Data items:
════════════════
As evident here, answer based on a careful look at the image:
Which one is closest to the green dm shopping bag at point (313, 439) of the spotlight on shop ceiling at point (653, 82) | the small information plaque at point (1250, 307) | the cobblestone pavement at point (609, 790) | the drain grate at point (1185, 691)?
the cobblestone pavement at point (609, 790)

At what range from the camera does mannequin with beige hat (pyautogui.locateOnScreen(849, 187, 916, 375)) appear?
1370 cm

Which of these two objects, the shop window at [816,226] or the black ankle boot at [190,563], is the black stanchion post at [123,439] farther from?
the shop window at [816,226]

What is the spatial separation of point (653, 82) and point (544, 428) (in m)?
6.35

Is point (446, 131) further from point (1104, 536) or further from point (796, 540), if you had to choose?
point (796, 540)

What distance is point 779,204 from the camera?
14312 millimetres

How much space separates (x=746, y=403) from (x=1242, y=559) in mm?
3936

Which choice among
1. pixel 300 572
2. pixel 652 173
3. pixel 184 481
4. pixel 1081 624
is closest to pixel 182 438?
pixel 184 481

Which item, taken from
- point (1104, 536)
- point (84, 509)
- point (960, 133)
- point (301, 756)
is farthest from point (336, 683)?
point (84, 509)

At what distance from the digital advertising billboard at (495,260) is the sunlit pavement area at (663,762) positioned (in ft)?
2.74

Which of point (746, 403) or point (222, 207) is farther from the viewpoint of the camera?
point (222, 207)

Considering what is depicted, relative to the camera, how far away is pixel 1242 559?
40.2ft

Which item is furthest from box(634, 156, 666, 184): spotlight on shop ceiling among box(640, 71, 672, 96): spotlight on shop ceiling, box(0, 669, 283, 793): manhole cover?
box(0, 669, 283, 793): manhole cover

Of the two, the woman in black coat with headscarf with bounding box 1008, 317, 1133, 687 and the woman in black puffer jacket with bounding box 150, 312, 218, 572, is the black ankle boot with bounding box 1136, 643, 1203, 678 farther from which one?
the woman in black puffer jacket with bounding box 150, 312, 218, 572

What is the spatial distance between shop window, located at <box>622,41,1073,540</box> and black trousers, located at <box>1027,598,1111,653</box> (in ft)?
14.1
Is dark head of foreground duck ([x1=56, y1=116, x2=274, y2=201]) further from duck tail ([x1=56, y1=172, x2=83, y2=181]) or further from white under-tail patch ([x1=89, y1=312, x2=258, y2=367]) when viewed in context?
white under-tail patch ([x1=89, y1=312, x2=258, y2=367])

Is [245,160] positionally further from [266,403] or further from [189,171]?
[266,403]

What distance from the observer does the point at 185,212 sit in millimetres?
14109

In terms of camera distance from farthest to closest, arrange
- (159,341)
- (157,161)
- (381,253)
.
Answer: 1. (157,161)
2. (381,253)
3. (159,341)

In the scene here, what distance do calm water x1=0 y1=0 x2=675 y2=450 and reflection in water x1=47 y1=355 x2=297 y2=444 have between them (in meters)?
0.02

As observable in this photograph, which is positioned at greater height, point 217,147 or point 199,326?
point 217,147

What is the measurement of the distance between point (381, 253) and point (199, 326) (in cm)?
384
════════════════
Stated task =
Copy the material word for word, starting at the line that contains "In the scene" and ending with its final line, both included.

Correct answer =
In the scene here, what distance do calm water x1=0 y1=0 x2=675 y2=450 and reflection in water x1=47 y1=355 x2=297 y2=444 have between them (in meters)?
0.02

As observable in this photograph, which is positioned at greater height, point 217,147 or point 199,326?
point 217,147

What is the measurement of the distance between point (381, 253) and point (199, 326) (in cm)?
384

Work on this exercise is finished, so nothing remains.